Commentary: Rebuilding interest rate exposure
Commentary: Rebuilding interest rate exposure
Outlook remains challenging
The reprieve for financial assets in May was relatively short-lived with the rout in equity and credit markets resuming in June. As the market focus shifts from inflation risks to the growth outlook and rising recession risks, equities and credit struggled while bonds prices benefited with yields on government bonds generally lower into month end.
Bond market volatility, as measured by the MOVE index, has spiked and remains elevated and close to levels during the pandemic. This highlights the challenges around duration-based assets and uncertainty around the reaction function of central banks as they attempt to walk the tightrope between managing inflation and the slowing growth outlook. The chance of central banks engineering a soft landing is, in our view, remote as they find themselves having to tighten monetary policy into a slowing economy. Central banks were caught napping and needed to play catch up by raising official interest rates quickly. This makes the task of managing inflation, without causing a recession, a difficult one. In the US, history shows us that every Federal Reserve rate tightening cycle since the 1970s has led to a recession of some sort. There is a high probability that central banks will need to pause and ultimately be unable to tighten as much as the market originally anticipated.

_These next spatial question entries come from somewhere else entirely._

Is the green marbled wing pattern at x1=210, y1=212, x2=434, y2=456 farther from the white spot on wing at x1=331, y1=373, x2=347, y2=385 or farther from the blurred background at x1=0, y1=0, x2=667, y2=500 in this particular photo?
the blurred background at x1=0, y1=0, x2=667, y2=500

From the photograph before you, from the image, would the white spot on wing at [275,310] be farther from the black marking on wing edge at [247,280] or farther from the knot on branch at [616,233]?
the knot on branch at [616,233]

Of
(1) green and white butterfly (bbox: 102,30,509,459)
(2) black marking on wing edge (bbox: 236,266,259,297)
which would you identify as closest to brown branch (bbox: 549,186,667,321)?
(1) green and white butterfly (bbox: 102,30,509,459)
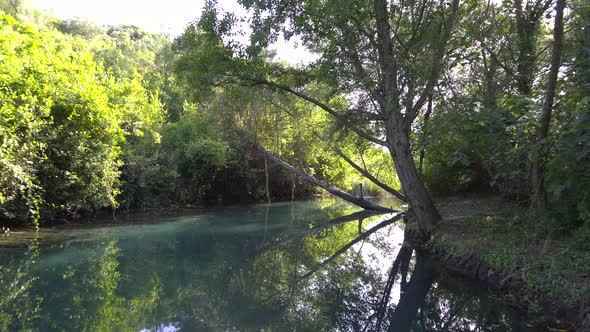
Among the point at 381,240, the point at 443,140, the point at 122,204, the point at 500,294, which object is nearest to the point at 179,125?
the point at 122,204

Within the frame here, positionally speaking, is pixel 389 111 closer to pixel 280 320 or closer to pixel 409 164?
pixel 409 164

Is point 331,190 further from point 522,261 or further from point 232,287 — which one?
point 522,261

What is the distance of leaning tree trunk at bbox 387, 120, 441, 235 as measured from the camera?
9.87m

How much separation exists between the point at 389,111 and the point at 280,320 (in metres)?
5.74

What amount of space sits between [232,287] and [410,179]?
16.4 feet

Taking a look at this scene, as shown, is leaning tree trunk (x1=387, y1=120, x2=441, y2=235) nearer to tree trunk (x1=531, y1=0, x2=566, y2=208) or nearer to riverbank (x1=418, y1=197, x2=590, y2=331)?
riverbank (x1=418, y1=197, x2=590, y2=331)

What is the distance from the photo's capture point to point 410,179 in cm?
987

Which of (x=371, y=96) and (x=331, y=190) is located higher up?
(x=371, y=96)

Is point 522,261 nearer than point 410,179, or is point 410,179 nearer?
point 522,261

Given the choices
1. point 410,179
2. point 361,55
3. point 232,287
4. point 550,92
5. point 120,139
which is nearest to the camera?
point 550,92

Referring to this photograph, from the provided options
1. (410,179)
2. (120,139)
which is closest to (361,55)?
(410,179)

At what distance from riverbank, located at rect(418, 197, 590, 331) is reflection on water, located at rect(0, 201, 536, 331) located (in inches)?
14.8

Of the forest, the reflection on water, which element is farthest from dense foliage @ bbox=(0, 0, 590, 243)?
the reflection on water

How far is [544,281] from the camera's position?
566cm
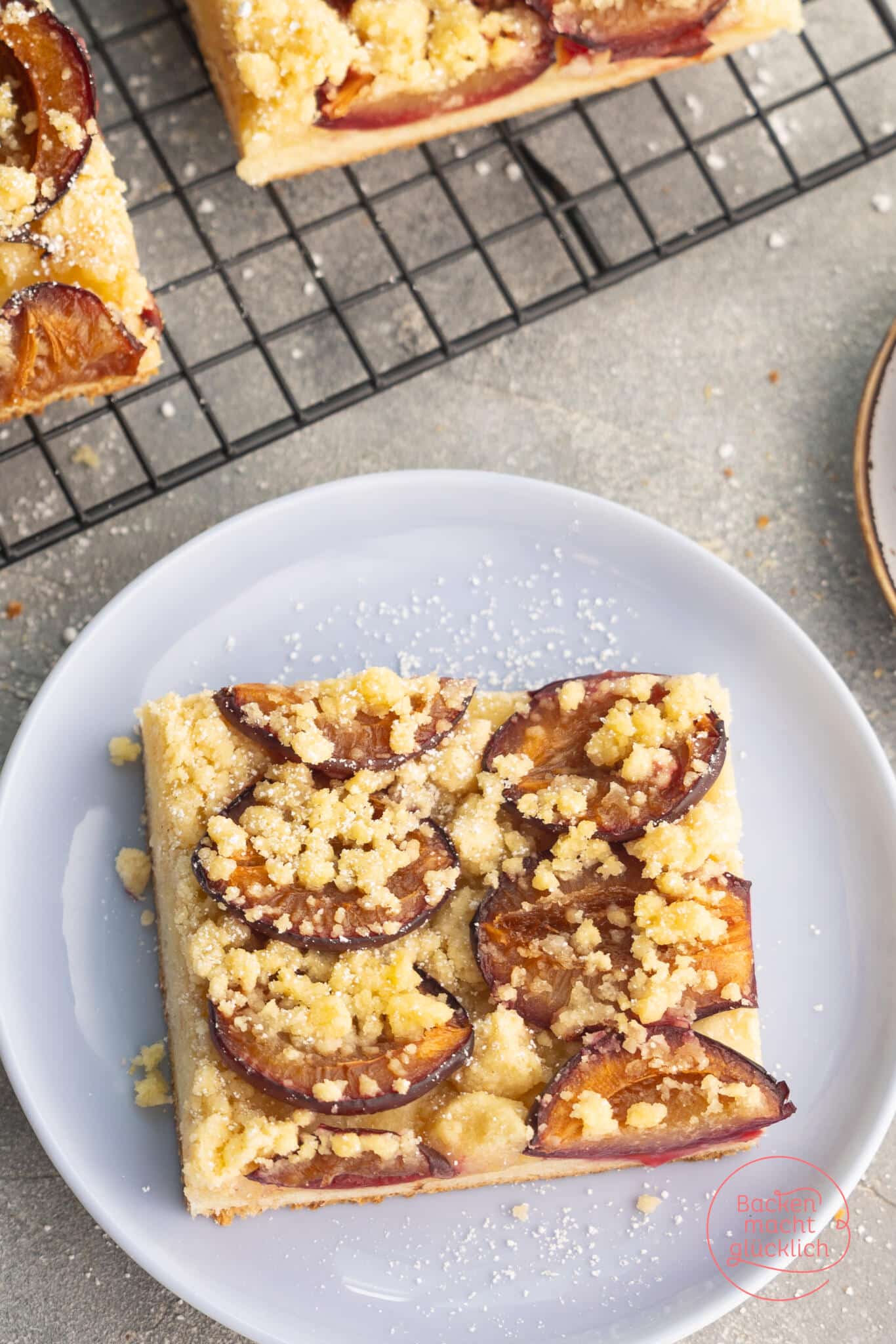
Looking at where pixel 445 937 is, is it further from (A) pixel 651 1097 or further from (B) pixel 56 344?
(B) pixel 56 344

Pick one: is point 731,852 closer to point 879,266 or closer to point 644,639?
point 644,639

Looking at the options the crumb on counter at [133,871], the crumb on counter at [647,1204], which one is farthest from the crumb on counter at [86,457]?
the crumb on counter at [647,1204]

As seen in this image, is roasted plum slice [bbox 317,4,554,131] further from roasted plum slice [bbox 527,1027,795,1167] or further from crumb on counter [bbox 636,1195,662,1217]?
crumb on counter [bbox 636,1195,662,1217]

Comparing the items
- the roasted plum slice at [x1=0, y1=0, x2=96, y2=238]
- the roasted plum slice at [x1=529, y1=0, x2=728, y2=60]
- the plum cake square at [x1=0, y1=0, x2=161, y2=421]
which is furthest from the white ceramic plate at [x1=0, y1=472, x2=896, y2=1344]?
the roasted plum slice at [x1=529, y1=0, x2=728, y2=60]

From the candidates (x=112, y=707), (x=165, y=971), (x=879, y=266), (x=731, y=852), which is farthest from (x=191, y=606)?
(x=879, y=266)

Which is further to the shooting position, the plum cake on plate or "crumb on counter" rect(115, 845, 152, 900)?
"crumb on counter" rect(115, 845, 152, 900)

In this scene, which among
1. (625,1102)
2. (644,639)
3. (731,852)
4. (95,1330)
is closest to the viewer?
(625,1102)

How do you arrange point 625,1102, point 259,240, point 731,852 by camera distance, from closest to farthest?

With inflation pressures potentially peaking and growth slowing, the earnings outlook for corporates will be key in this next phase of markets. Equity analysts continue to forecast higher earnings this year, however it is not clear to us how this will be achieved, given cost pressures and potential falling demand. Corporates have been enjoying the tail winds of a healthy US consumer and large amounts of liquidity in the system, which has allowed volumes to increase and margins to expand. Arguably, these tailwinds have now become headwinds. With pressure on the US consumer leading to weaker sales growth and other factors – including anecdotal evidence of an ensuing inventory glut – we expect weaker earnings going forward. Clearly some of this expectation is already in current prices, with equity markets down circa 20% year-to-date, but we expect more negative price pressure as earnings fade.
What’s being priced in?
In credit markets where defaults have thus far remained low, earnings pressure leading to higher default risk could push spreads wider. That said, within different credit markets there is some dispersion as to what is being priced in. When we look at valuations based on our Rock Bottom Spread (RBS) metric (the breakeven spread level for a particular default and recovery scenario) investment grade credit has moved to price in recession-like spreads. That is, if we do enter a recession and default levels rise, investors are arguably being compensated for potential loss due to default. That is not to say that spreads won’t go wider, but at current levels, a mild recession is in the price.
High yield (HY) bonds on the other hand have not moved to such an extreme. That means if we do move into recession and default levels rise off very low levels, there is currently insufficient risk premia for loss, given default. The reason for this is partly compositional, in that US energy companies make up a reasonable portion of the issuers in the global HY index and have performed very well, given high energy prices. In any case, we don’t see high yield issuers as cheap and hence have derivative positions that create a net negative exposure (ie the Fund will benefit from further spread widening in HY).
Over the past few months, we have continued reducing exposure to credit assets, building up cash and maintaining low levels of duration. We believe cash was preferable to credit which is susceptible to spread widening and also preferable to duration-based assets, given the rising rate environment and the rise in bond yields that impacts capital values. More recently, we have been increasing duration exposure to take advantage of the higher yields and also in response to rising recession risks. When sovereign yields were extremely low, the power of duration as a risk hedge was very poor – hence we held very low levels. As yields have risen and recession risks have increased, we have begun to rebuild duration into the portfolio.
Liquidity equals flexibility
We continue to hold elevated levels of cash and short-term securities. The benefit is that liquidity provides flexibility to change strategy as required. We have seen liquidity evaporate in many markets, especially in credit, so having true liquidity in cash assets affords us an advantage when we do wish to buy credit assets again. Short-term cash yields have risen significantly as the RBA has raised official rates, with three-month bank bills yielding 1.91%, a significant increase from 0.08% back in March.
Currency continues to be a downside risk hedge, given duration has been ineffectual, however we are holding minimal exposures. We removed our Japanese yen position earlier in the quarter and initiated a long USD position. We believe this will be a cleaner risk hedge compared to the yen which has depreciated sharply as the Bank of Japan pursued yield curve control.
Looking forward, the positive side is that term premia and credit risk premia are rebuilding and we are seeing opportunities to invest the large cash holdings we have accumulated. We have been reinvesting some cash across the Australian sovereign bond market where we see current yields as reasonably attractive. We will look to add more duration to the portfolio when we believe the risk vs return dynamic moves further in our favour. On the credit side, we remain patient in the belief that recession risks have not yet been fully priced into the riskier segments of credit markets and better entry points are likely. We retain our focus on capital preservation and are alert to opportunities as they arise.